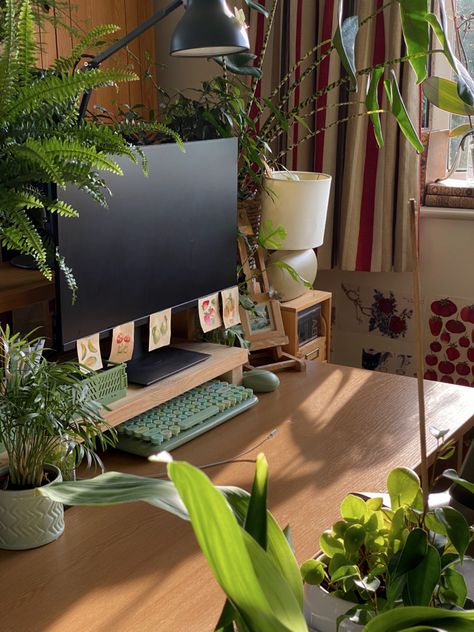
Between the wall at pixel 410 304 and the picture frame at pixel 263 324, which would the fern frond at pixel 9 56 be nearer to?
the picture frame at pixel 263 324

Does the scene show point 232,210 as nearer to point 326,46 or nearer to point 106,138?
point 106,138

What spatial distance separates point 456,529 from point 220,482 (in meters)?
0.79

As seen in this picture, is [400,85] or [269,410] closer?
[269,410]

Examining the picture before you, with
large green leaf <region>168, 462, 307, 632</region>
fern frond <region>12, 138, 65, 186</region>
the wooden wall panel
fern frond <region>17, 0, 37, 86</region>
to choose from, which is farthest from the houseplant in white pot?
the wooden wall panel

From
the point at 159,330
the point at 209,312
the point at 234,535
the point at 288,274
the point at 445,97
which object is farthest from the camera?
the point at 288,274

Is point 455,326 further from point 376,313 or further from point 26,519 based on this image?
point 26,519

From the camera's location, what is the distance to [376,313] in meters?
3.04

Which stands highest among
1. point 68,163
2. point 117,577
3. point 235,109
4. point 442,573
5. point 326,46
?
point 326,46

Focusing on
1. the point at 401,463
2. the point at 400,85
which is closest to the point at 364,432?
the point at 401,463

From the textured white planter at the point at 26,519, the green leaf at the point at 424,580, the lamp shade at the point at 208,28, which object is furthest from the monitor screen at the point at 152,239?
the green leaf at the point at 424,580

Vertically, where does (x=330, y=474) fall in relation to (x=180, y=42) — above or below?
below

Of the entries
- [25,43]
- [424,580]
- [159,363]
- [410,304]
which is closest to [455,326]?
[410,304]

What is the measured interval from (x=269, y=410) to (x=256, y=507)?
4.08 feet

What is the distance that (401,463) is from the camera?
150 cm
● ● ● ●
__EXERCISE DIRECTIONS__:
Count the lines in the material above that contain the word "frond". Give only the number.

__FULL ANSWER__:
3